Careless Transcriptions and Brick Walls

 Careless Transcriptions and Brick Walls



Mary Emeline Brown Armstrong Ernst (1833-1910) was my great-great-great-grandmother. She appears on 101 users' trees on Ancestry.com, including mine. Of the 88 public trees on which she is listed, 24 also name her parents, and 20 of those give her parents' names as John Brown and Ruth Nelson, based on the parents' names recorded on Mary's death certificate.




For years, those names and Mary's marriage place were all the information I had concerning her origins. Unfortunately, there was only one strong candidate for a possible father named John Brown in the county Mary came from, and no matter how I tried, I could not link him to a daughter named Mary or Emeline or even one close to the right age. Many other folks have gone ahead and linked this John Brown to Mary on their trees, but I couldn't bring myself to do that. There were no records of any kind naming a Ruth Nelson in that county either, nor any marriages between a Brown and a Nelson within a useful timeframe. I could not find any records at all for Mary prior to her marriage to John M. Armstrong in 1848. I was stumped.


Digging Deeper

A few months ago, I decided to look through every Ancestry tree that named Mary, to see if there was any clue I had missed. I scrolled through tree after tree of the same repeated information, questionable connections, and dead ends. And then I found one that was different. Instead of John Brown and Ruth Nelson, Mary's parents were given as Vincent Brown and Elizabeth Wilson.

I contacted the person who had built the tree to see where this information came from, and he told me he had researched that branch (outside his direct line) decades before, and did not know where the documentation was anymore. But he had made a note in Vincent's timeline about the guardianship of his heirs, giving the initials of one of his children born between his marriage in 1828 and his death in 1834 as M. E. Brown.

This was enough to get me started again. I began researching Vincent Brown and Elizabeth Wilson, and right away I started finding more clues.

In 1839, Elizabeth Wilson Brown remarried to Jonathan Routh, which was sometimes spelled (and probably pronounced) "Ruth". Mary's death certificate does not name the informant, but it was likely to have been one of Mary's daughters who lived locally. It is easy to imagine that they might have called their grandmother "Grandma Ruth", and assumed that to have been her first name. They might also have known that her husband (long gone by the time Mary's children were born) was called Jon, and assumed him to have been Mary's father, i.e., John Brown.
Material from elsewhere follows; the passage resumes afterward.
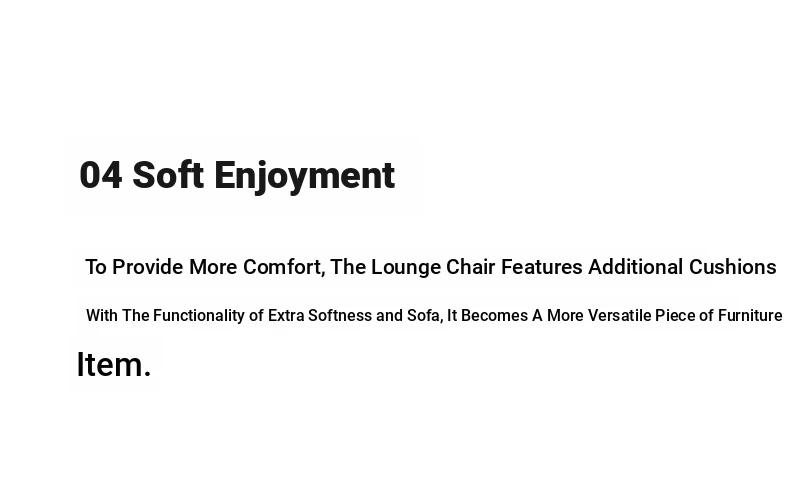 04 Soft Enjoyment

To Provide More Comfort, The Lounge Chair Features Additional Cushions

With The Functionality of Extra Softness and Sofa, It Becomes A More Versatile Piece of Furniture

Item.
On the 1840 census, the household of Jonathan Routh included two girls close to Mary's age, not accounted for among the known children of Jonathan's first marriage, making them most likely daughters of Elizabeth.

On Elizabeth Wilson Brown Routh's 1892 probate record, all of her surviving heirs are named, including several grandchildren from her deceased children, and one surviving daughter: Mary Ernest. By that time, Mary E. Brown Armstrong had remarried to a man named Albert Ernst. Unfortunately, the names of Mary's children are not listed in Elizabeth's probate record.

And just today, I took another look at Mary's death certificate, and do you know what? It doesn't say Nelson at all! Right there on the document are a plethora of W's which I or anyone else could have compared with the name at any time in the last 114 years, and seen that it has been Wilson all along. We all just took for granted that the original transcription was correct.





While none of this is proof positive that Vincent Brown and Elizabeth Wilson were Mary's parents, the circumstantial evidence is strong. I have written up a document explaining my reasoning, and attached it to Mary in my tree, and I have added Vincent and Elizabeth as unverified possible parents for Mary. I plan to keep going and see if I can't turn up some of those probate and custody records from the 1830s. One way or another, I am going to figure this out!

In the meantime, be sure to double- and triple-check your work. It's going to take some time to undo all the bad information, assumptions, and careless errors that have crept in over the decades. We have work to do.